> [WHAT YOU SHOULD DO]:
Look below for the line with "Tea Length Illusion" and the line with "max-thumbnail-episode-crisp-apple-strudel". Copy exactly those two lines and every line between, but not the pictures.

[PROVIDED INFORMATION Boundary: Start]

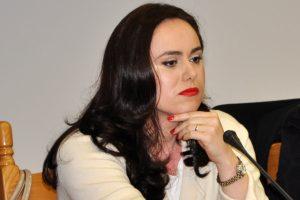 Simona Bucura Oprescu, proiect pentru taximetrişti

[PROVIDED INFORMATION Boundary: End]
[PROVIDED INFORMATION Boundary: Start]

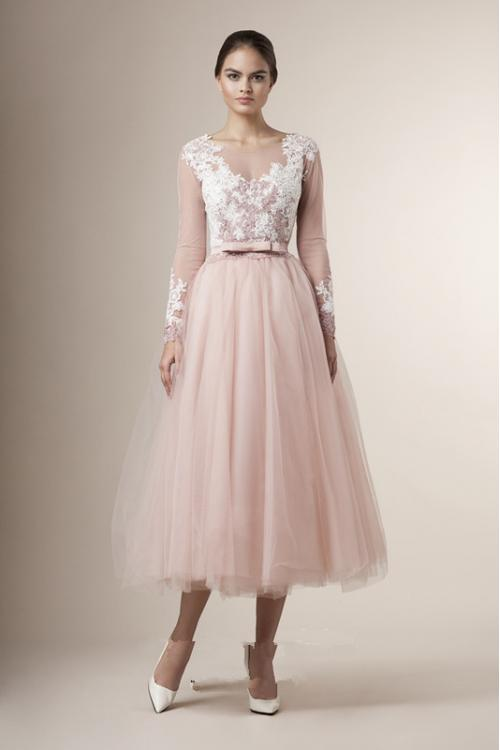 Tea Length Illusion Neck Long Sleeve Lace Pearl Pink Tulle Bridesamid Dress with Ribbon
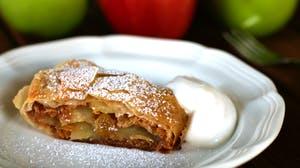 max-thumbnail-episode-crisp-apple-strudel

[PROVIDED INFORMATION Boundary: End]

> [RESULT OF THE EXERCISE]:
 Tea Length Illusion Neck Long Sleeve Lace Pearl Pink Tulle Bridesamid Dress with Ribbon
 max-thumbnail-episode-crisp-apple-strudel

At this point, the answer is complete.